- READING PASSAGE -
I think someone's implying that only old farts are into revolvers and all the young folk are into the latest fads in jamomatics.

I'm of the few exceptions to this rule.


----------



## Gutpile Charlie

*Geezer preference*

I'm 65 and have been shooting all my life. I now carry, and carry a snub revolver simply because it is small, concealable and light. I'm not concerned that it is only a .38 Special. I don't feel underguned. I put the shots where i want them and that's what counts. I own numerous autoloaders, however I have yet to find one that I trusted completely and I would stake my life on. Also, I think the revolver is much safer in everyday handling. I knew a woman nearly 40 years ago that accidently shot and killed herself with a hidden hammer semi-auto. So the story goes, she wasn't really a "shooter" and had an auto for protection. She didn't really "understand" how it worked and in futzing around with it, it went off and shot her in the chest. It was simply a matter of her not being trainned and having absolutely no mechanical knowledge of how the gun worked. What I like about double action revolvers is that they are as "safe as a brick at rest"! If you don't pull the trigger, they can't go bang. It doesn't get much better than that. Also, it makes you feel much safer when you stuff one in your pocket.


----------



## Baldy

I like you Charlie have been around a while. Carried stub noses for 40 + years. Wife bought a 1911 S&W. I started playing with it, and got me one. I'll never get rid of my revolovers, but these new autos work. I got one tuppaware gun, but it just don't move my soul. These new auto's are not the jam a matics that they were 25 to 30 years ago. I carry both on and off, just what ever strikes my fancy that day.


----------



## "JB"

I tried the 1911's and I hate the hammer and gip safety bite that is associated with carrying concealed. I love to shoot them, don't get me wrong. Alot of smackdown with a 230-gr .45 acp anything. But I encountered brass that just seemed to not want to keep the bullet tight, and when the slide cycled the bullet a 230-gr FMJ was rammed into the cartridge. This of course made me feel less confident of the Springfield GI's perfomance. But getting back to getting bitten when getting into a car by the hammer and grip safety. 

I guess 1911's are just not for me.....

But my carry gun is a 2" 5 shot 44 loaded at 44 spl velosties. Still got alot of smackdown too.


----------



## old frank

Wow, I just made it into the 60+ category by a few weeks.

I actually like all guns but I do have a fondness for S&W's. I have a 36,60,19,10,66 and 29 currently.

I am just as likely to go out the door with a 2" snubbie,A Kel-tec or a mini Glock in my pocket. A lot of times I let the weather and conditions dictate what I carry.

I also like Glocks and 1911s so I guess I just like most handguns.


----------



## Guzz

This is an interesting topic. I am 42, but I have to admit that I didn't get the revolver bug until 2 years ago. I was always into all the fancy new semi-automatics. Plus I always believed if you didn't own a Glock, you didn't own a gun..:mrgreen: Then I discovered Kimber :smt033 

I have to admit I still own semi-automatics 3 to 1 to revolvers, but I truly do enjoy shooting all of them equally.


----------



## madmag

I am 66. I am not the oldest to reply...am I? I hope not. I want to hear someone call me youngster again.

- DATA LINES -
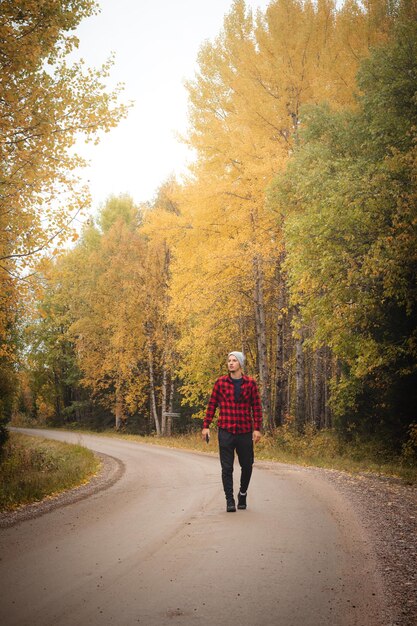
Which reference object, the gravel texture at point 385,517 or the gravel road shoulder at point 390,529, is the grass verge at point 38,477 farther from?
the gravel road shoulder at point 390,529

- SET PROBLEM -
According to the forum thread on revolvers and autoloaders, why does Gutpile Charlie carry a snub revolver?

- SOLUTION FOR THIS TASK -
Because it is small, concealable and light.